Parents & Influencers
- Over half of parents saying they are more likely to consider York as a post-secondary option for their child, and 42% of influencers saying they’re more likely to have a favourable impression of York.
- 65% of parents said they were encouraged to find out more about York.
"The campaign is working for York University on many levels. The initial research showed that the campaign had the potential to shift opinions about York and our array of innovative programs, and the tracking results show that it has had a very positive impact. One important element of our University Academic Plan is to grow the share of undergraduate applicants that make York their first choice, and I was delighted to see that our growth in applications have out-paced market growth. I believe the campaign has been a key driver of that success. The campaign has also worked to reignite pride on campus and throughout the York community, and we look forward to its continued success. We are experiencing a transformation on so many fronts. This really is our time. "

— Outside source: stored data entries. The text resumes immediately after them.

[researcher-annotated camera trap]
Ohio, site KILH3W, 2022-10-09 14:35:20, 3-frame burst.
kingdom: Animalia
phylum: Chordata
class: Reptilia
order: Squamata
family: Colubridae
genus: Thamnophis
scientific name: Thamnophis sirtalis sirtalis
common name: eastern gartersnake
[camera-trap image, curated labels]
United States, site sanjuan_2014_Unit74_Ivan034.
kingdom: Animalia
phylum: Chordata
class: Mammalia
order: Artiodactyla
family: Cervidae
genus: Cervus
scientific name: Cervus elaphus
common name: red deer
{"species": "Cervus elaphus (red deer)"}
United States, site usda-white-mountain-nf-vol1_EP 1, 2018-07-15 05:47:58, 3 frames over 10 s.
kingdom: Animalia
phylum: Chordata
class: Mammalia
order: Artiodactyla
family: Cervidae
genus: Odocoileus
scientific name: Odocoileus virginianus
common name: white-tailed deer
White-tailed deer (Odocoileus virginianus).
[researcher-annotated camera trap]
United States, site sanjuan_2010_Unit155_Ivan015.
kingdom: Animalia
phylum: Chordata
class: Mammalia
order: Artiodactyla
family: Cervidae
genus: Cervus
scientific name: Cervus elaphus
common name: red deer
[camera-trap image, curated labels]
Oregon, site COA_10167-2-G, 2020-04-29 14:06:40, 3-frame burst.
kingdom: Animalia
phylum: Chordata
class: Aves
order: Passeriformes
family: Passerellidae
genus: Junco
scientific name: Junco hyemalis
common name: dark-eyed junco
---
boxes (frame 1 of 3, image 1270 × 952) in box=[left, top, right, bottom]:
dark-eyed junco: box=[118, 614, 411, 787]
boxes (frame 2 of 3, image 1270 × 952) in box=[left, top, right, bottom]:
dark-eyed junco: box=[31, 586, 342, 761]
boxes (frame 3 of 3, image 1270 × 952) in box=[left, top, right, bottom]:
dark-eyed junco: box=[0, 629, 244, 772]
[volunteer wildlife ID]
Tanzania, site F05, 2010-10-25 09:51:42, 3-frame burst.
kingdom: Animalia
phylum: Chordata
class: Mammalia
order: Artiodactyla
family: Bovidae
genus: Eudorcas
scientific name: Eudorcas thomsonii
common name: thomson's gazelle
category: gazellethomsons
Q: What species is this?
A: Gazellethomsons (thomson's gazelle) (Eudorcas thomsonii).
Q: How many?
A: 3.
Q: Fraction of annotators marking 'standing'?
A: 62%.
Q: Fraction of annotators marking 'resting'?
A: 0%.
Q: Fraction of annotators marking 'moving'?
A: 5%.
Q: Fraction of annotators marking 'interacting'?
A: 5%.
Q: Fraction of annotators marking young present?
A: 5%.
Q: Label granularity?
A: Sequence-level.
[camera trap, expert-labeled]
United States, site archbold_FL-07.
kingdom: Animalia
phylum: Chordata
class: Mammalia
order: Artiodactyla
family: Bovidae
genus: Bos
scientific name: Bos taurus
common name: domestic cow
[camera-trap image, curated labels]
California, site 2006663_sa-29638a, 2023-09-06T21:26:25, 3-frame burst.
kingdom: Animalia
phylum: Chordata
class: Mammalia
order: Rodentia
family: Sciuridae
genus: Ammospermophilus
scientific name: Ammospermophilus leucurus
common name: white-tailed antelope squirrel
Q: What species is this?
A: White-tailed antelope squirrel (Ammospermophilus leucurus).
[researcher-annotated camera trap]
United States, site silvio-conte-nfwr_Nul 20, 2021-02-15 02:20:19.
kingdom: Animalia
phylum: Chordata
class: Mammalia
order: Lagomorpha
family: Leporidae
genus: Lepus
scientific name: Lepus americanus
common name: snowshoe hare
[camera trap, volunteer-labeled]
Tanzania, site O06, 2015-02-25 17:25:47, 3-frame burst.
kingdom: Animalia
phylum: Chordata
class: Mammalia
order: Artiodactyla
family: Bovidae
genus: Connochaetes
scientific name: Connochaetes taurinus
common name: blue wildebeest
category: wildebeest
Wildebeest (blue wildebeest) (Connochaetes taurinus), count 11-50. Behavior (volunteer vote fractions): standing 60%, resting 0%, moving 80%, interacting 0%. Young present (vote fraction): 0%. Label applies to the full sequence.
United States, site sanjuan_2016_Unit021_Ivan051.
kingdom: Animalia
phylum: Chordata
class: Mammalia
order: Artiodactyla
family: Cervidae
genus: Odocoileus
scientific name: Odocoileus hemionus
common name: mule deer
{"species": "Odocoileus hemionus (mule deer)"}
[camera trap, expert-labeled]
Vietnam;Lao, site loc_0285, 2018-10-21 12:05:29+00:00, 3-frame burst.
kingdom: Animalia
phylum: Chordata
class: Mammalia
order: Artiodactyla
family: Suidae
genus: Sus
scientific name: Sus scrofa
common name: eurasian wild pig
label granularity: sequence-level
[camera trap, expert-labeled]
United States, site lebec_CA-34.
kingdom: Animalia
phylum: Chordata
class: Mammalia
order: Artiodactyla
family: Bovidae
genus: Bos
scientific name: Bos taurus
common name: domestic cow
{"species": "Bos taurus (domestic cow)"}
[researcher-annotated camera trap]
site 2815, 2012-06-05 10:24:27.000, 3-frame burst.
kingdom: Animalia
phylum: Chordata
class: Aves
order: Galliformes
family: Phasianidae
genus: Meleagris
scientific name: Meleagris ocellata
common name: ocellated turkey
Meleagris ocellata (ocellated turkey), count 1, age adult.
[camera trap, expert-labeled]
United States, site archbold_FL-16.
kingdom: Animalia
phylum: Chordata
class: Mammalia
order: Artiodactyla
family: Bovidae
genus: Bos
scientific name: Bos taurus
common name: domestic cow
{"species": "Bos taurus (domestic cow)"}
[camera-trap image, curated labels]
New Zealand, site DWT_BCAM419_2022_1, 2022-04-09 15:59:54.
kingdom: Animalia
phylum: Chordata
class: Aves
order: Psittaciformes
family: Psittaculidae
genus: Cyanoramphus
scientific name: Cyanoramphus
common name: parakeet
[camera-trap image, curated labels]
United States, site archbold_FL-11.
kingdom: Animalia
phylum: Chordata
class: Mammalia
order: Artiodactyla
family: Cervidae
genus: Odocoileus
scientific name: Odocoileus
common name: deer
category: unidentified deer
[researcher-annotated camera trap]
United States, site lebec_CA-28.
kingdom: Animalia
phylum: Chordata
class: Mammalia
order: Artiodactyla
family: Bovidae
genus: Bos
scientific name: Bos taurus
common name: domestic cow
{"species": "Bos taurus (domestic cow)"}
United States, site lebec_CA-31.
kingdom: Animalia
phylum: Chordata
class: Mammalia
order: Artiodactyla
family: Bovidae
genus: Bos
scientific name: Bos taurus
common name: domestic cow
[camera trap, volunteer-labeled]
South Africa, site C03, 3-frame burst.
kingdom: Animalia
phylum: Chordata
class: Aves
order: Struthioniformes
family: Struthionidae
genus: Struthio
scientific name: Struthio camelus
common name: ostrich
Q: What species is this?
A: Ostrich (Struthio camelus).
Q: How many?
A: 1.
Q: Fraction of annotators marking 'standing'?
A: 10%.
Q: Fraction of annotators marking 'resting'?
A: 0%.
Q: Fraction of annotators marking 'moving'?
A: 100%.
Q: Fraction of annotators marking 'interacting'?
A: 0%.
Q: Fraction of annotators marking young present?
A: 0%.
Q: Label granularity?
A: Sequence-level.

Dr. Mamdouh Shoukri, President & Vice-Chancellor, York University
The monitored media spend (AC Nielsen, Comscore) for 12 of 21 Ontario universities and colleges for 2013 was over $27M. York working media spend for the campaign was:
Fall-Winter 2012: $1,020,944
Fall-Winter 2013: $2,303,652
Not applicable to this category.
Not applicable to this category.
Unusual Promotional Activity:
Not applicable to this category.
Other Potential Causes:
Many initiatives at York to transform but no other high profile initiatives to drive such an impact.